O baterista do Metallica, Lars Ulrich, falou recentemente a revista Revolver sobre o processo de composição do novo álbum do grupo, esperado para sair no final do ano. "É legal entrar no estúdio e não encontrar de repente três câmeras em sua cara e ter que sentar e falar por quatro horas sobre como você estava se sentindo na noite passada", disse ele, referindo-se a equipe de filmagem que documentou cada detalhe das intrigas do Metallica durante a gravação do álbum "St. Anger", de 2003. "Nós meio que passamos dessa fase. Todos estão se dando bem agora. Estes dias, é divertido ir ao estúdio - é na verdade algo que eu aguardo com ansiedade, ao invés de relutar. E eu acho que isto é um reflexo de quão longe nós chegamos".

Ulrich disse que as sessões para o novo CD, que a banda está planejando gravar em Los Angeles com o produtor Rick Rubin (System of a Down, Slayer, Audioslave, Red Hot Chili Peppers), relembrou os primeiros anos do Metallica.

"É James [Hetfield] e eu passando por fitas com riffs e escolhendo os melhores riffs, e então moldando músicas em cima disso", explicou. "Existem dois processos separados - um processo de composição e um processo de gravação. 'St. Anger' foi um experimento onde compomos e gravamos ao mesmo tempo. Mas isto é o que costumávamos fazer antes: sentar, escrever um monte de músicas, escolher as melhores e então ir a algum lugar grava-las". Ulrich disse que Rubin - que o baterista lembra de vê-lo no backstage em shows do Metallica no meio dos anos 80 com mixagens cruas de "Reign in Blood" do Slayer, que produziu - "não quer que nós comecemos a gravar até que cada música que faremos esteja mais próxima possível dos 100% que podemos conseguir".

A banda tem cerca de 25 músicas novas, uma grande quantidade que Ulrich credita as jams que fizeram na sala de aquecimento todas as noites antes dos shows da turnê do "St. Anger". Eles pretendem deixar a tracklist final com cerca de 12 ou 14 músicas.

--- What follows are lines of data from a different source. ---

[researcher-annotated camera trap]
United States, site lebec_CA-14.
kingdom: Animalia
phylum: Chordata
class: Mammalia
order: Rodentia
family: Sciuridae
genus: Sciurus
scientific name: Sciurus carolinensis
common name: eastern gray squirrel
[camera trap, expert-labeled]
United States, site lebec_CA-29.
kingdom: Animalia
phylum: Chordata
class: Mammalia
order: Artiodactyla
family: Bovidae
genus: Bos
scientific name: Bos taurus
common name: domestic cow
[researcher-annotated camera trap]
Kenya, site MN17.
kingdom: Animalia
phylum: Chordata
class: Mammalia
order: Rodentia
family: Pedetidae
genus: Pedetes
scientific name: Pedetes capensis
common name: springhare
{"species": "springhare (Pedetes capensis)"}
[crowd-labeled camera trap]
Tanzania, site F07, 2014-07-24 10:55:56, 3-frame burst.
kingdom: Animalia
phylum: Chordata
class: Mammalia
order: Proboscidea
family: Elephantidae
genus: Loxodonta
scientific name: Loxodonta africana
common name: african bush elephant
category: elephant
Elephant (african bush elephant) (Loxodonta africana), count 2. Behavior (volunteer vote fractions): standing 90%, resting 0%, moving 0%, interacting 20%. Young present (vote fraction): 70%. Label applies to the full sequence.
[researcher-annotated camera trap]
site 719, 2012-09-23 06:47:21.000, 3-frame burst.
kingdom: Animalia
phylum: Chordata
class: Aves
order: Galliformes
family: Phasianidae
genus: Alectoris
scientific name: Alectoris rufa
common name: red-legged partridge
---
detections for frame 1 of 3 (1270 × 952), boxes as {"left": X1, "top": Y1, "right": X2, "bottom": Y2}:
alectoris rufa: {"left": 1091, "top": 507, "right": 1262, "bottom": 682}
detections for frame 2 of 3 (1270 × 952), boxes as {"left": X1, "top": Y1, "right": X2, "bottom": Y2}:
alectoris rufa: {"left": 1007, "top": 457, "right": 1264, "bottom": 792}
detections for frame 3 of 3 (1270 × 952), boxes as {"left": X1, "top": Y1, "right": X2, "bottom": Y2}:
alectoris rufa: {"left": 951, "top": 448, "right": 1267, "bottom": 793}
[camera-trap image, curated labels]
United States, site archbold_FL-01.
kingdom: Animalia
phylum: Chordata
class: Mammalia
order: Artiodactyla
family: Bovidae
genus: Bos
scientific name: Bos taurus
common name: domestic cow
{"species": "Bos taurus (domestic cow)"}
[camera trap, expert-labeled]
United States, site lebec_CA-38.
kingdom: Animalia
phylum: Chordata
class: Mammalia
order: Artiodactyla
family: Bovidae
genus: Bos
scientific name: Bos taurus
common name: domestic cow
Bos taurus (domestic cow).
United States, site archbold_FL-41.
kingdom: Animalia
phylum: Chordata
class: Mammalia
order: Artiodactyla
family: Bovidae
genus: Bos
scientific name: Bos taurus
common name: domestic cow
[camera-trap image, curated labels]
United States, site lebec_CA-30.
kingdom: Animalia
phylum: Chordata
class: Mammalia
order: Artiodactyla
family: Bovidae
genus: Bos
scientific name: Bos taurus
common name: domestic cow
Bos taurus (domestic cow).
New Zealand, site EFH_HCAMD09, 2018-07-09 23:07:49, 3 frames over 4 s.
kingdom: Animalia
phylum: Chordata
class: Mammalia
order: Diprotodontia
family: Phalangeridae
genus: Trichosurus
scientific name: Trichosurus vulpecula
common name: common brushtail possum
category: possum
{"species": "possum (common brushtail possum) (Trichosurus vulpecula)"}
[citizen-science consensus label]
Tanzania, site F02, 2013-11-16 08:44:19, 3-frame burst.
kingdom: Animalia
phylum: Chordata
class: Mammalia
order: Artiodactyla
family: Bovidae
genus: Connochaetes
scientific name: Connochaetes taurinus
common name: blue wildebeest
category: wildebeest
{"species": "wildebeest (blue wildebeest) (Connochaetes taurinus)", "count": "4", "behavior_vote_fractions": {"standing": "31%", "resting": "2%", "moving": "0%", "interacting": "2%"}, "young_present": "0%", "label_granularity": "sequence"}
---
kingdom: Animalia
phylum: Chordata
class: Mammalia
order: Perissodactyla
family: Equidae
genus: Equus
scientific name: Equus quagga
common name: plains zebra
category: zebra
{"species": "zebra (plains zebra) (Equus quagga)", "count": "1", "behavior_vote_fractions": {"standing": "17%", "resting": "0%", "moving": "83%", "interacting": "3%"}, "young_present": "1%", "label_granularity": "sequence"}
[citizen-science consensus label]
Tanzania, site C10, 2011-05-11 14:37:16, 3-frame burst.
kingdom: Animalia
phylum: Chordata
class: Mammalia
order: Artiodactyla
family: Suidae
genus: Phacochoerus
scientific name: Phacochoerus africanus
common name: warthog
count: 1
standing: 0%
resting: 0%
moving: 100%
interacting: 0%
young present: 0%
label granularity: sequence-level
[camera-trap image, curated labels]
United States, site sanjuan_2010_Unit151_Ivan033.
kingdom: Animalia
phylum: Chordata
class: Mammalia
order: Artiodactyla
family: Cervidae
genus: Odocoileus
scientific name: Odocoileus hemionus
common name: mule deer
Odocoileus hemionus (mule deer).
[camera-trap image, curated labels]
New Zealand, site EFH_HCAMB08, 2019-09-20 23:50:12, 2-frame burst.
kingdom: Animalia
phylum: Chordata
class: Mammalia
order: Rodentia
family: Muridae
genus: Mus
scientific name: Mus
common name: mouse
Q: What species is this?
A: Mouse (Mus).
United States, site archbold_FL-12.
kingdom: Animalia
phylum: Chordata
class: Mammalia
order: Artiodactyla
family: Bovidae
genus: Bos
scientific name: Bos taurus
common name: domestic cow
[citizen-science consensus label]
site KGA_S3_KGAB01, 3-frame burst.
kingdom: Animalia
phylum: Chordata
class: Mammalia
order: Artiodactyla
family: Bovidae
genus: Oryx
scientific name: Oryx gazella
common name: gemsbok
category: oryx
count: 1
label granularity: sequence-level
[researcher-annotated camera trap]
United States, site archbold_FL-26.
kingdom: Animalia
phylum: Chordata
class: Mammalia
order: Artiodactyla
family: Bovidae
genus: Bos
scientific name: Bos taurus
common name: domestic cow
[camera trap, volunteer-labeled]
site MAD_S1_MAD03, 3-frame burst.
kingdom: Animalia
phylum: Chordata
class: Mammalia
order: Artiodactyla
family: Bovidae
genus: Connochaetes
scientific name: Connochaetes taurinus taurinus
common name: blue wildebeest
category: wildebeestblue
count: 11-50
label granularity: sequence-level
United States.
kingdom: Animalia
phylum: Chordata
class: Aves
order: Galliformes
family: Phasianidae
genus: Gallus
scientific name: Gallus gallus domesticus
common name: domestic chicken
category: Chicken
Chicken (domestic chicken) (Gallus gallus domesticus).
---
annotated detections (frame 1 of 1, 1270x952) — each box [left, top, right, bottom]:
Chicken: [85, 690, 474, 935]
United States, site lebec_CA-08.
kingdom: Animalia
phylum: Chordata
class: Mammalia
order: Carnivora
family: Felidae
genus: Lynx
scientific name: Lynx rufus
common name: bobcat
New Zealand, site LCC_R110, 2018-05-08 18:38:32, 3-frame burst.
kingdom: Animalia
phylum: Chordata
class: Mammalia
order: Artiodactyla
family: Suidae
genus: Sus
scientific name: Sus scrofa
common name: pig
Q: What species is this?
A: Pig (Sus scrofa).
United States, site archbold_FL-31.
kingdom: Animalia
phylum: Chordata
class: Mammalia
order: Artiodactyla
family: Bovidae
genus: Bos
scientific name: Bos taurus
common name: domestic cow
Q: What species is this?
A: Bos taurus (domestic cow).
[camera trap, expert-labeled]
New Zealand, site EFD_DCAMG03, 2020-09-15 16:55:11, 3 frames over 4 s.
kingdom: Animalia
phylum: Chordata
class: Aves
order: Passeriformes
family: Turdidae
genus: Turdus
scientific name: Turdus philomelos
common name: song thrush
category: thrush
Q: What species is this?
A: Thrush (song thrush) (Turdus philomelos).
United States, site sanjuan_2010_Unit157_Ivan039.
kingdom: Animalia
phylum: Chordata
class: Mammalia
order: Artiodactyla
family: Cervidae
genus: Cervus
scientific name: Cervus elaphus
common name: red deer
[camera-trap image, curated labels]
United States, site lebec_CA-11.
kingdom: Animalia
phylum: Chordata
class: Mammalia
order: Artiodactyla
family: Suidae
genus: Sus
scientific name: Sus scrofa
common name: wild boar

"A quantidade de material é um pouco exagerada", Ulrich admitiu, "então estamos tentando ser os mais críticos possíveis com nós mesmos. É ótimo com Rick, pois ele não tem nenhuma experiência conosco. Ele só vem e diz 'isto é ótimo, isto não é tão bom'. Eu acho que depois de 15 anos com Bob [Rock], era hora de reinventarmos a roda. Eu acho que o que aconteceu com Bob foi que chegamos em um ponto onde nós simplesmente nos conhecíamos muito bem. E precisávamos de uma dinâmica diferente."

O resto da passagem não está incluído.